Parmi les nombreux couteaux qu’il possède, le boucher en choisit un, le plus souple, le plus beau. Luisant de défi, le couteau est à présent au centre de l’arène : stèle unique et lumineuse, boussole dirigée vers l’âme. Le boucher l’élève à la hauteur de ses yeux, en contemple la lame qu’il tente ensuite de caresser d’un ongle, l’approche de son visage et la lame halète.
Le boeuf égorgé pend somptueusement dans la toile de Rembrandt, suspendu hors souffrance et hors douleur. Habillé de la seule splendeur du pinceau qui l’a peint. Sur la place publique, le boeuf à égorger se trouve ligoté et jeté par terre. Dans quelques instants, quand la corde atteindra son cou, après lui avoir encerclé les pattes et les côtes, il comprendra obscurément que c’est trop tard. Il ne sert plus à rien de remuer le cou et les pattes. Il ne lui reste plus qu’à se laisser aller au couteau du boucher. C’est là, juste quelques secondes avant qu’on lui tranche le cou, que le boeuf pousse un mugissement où résonnent ensemble la mort et son au-delà. Appel, semblable au signal de départ des grands bateaux, faisant vibrer les coeurs des voyageurs qui ont peur de ne plus revenir. Il ne s’agit pas d’un mugissement, mais d’un cri. D’un cri extrême et sombrement parlant.

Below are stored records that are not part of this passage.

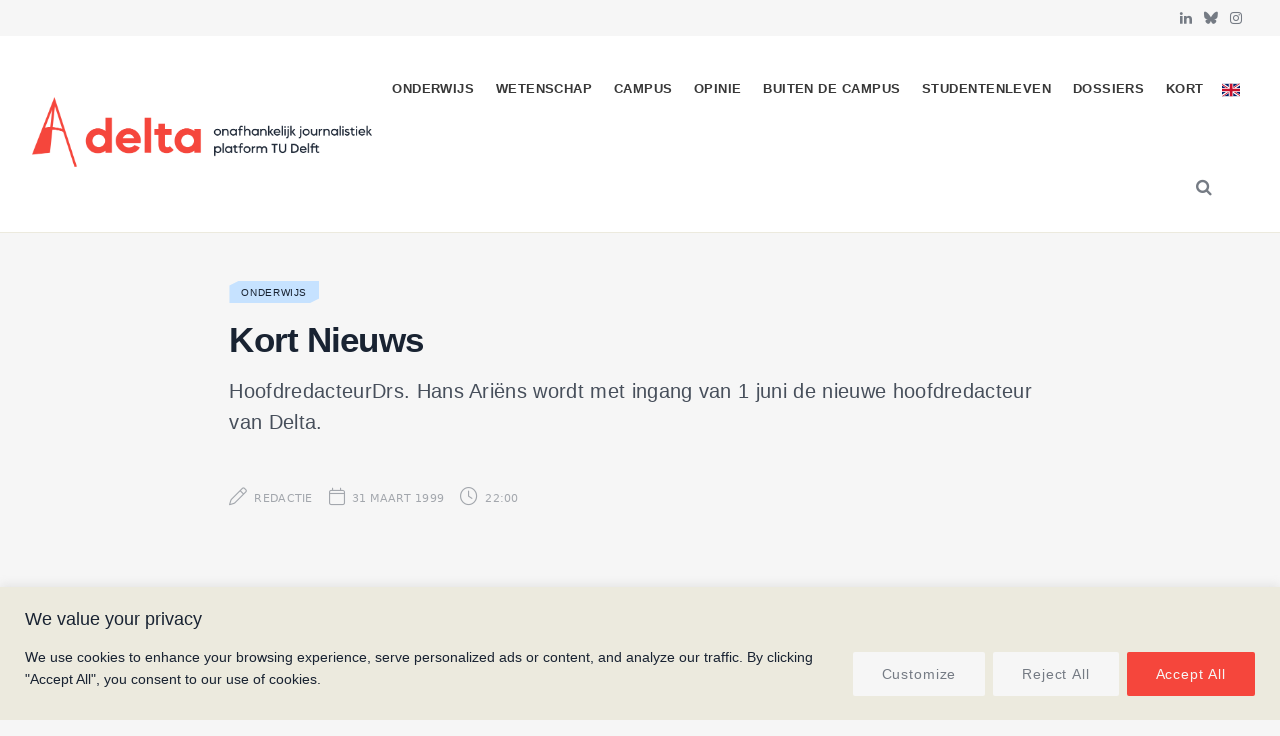

--- FILE ---
content_type: image/svg+xml
request_url: https://delta.tudelft.nl/wp-content/themes/cheerup-child/polylang/en_GB.svg
body_size: 787
content:
<?xml version="1.0" encoding="UTF-8"?>
<svg id="Laag_1" xmlns="http://www.w3.org/2000/svg" version="1.1" viewBox="0 0 160 110">
  <!-- Generator: Adobe Illustrator 29.0.0, SVG Export Plug-In . SVG Version: 2.1.0 Build 186)  -->
  <defs>
    <style>
      .st0 {
        fill: #fff;
      }

      .st1 {
        fill: #c8102e;
      }

      .st2 {
        fill: #012169;
      }
    </style>
  </defs>
  <path class="st2" d="M0,0h160v110H0V0Z"/>
  <path class="st0" d="M18.8,0l61,41.5L140.6,0h19.5v14.2l-60,41,60,40.8v14h-20l-60-41-59.8,41H0v-13.8l59.8-40.8L0,14.7V0h18.8Z"/>
  <path class="st1" d="M106.1,64.4l54,36.4v9.2l-67.8-45.6s13.8,0,13.8,0ZM60.1,69l1.5,8L13.6,110H0l60-41h0ZM160.1,0v.7l-62.2,43.1.5-10.1L147.6,0h12.5ZM0,0l59.8,40.3h-15L0,9.6V0Z"/>
  <path class="st0" d="M60.3,0v110h40V0h-40ZM0,36.7v36.7h160v-36.7H0Z"/>
  <path class="st1" d="M0,44.2v22h160v-22s-160,0-160,0ZM68.3,0v110h24V0h-24Z"/>
</svg>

Comment être témoin de ce cri et ne pas s’en approcher ? Depuis quelle douleur ancestrale ce cri a-t-il surgi ? Se laisse-t-il moudre ? Se laisse-t-il effacer par l’air ? Ou bien ira-t-il s’accrocher quelque part dans l’air immobile et tranquille ?
Et toi aussi, quel pouvoir est le tien quand soudain le sang des victimes se réveille en toi ? Ces victimes qui ornèrent ton enfance des vestiges de la mort et firent retentir dans son ciel les cloches de l’ange en fuite. Cloches du deuil.